Alright! With a gaggle of sessions under our proverbial belts, our Star Wars game and my new ruleset that powers it have been going great. Thus far, things have run very smoothly and has already fueled a lot of great moments. There’s still some rules gaps and wrangling to do, but the base document is pretty much complete (if written completely in point form language). I’m not quite ready to share it yet, but I will try to get back to writing its big gestures and intents. Until then, here several cool things that have emerged thus far, specifically around core Aurora Engine elements:
Getting the MoS(t) out of your roll – The fully integrated MoS (and MoF) mechanic for every skill test has been working out great, providing good narrative guidance on both ends of the success/failure spectrum. It’s extra great when the players take it and run, suggesting the outcomes that allow them to both shine and, well, the opposite. In a way, like it is in Mouse Guard, narrating your failure can be as interesting and character defining as one’s success (not to mention it makes the failure sting less).
Getting the MoS(t) out of your roll 2 – For the players, this is also their first encounter with a system where weapon effect is directly tied to (and only to, no separate roll) the Margin of Success on the ‘to hit’ roll. And they love it. It’s intuitive and it’s exciting to see great success on the skill test pay off. Plus, it allows for a nice way to differentiate between weapons, tweaking how much base damage versus how much extra per MoS each one does.

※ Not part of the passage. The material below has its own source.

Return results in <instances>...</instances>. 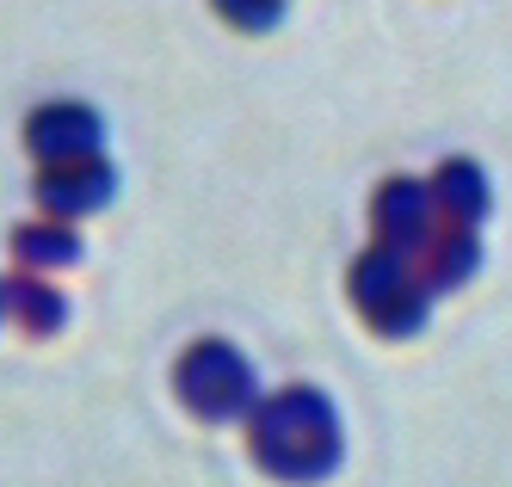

The temptation of buying extra dice for success – That’s not to mean the players want to fail all the time, and I am positively delighted with how often the players are willing to engage with this mechanic (even more so surprised and pleased how often they want to do so before they even roll and guarantee some narrative penalty – again, taking agency for one’s own follies). Besides allowing them to avoid an unwanted or untimely failure, the consequences have been great for creating interesting and flavourful situations, and some great RP. Even something as simple as “take a -1d from slipping because you’re atop piles of junk” has worked great, allowing the character to avoid that blaster bolt while leaving them half sprawled and unsteady for a round. But we’ve had even more interesting and amusing consequences, including dropping a blaster rifle to avoid falling off a rope into the depths of a crashed ship (thus losing the rifle), stressed starship engines, accidental credit transfer, and just last game we ended with one player hanging on for dear life on the edge of a speeding speeder as they overreached in order to slice at a foe on an opposing speeder. Very adventurous moments!
The other beauty of those extra dice – One thing that I hadn’t counted on but that is a nice surprise is that given how MoS is calculated (ie counting extra dice once you’ve reached 15), even buying a single extra die might turn the roll from a near failure into an MoS of 2 if you roll well enough on that extra die. It wonderfully adds to the heroic epicness.
Ease of creating opponents and setting challenges – On the GM side, the “5d = Entry Level Professional” baseline has been absolutely fabulous for quick NPC and creature creation. There’s no need to complete a full character creation, I only need to ask myself “about how good would this person/thing be at this?” and then peg it to that 5d level. Players do something unexpected and take a different tack with an NPC? Meet someone unexpected? I forgot to do design the nasty creature they’re encountering? No problem! Ask that question, gauge the value, and play continues.
More soon as we continue to play and the system gets more and more “in-the-field” playtesting!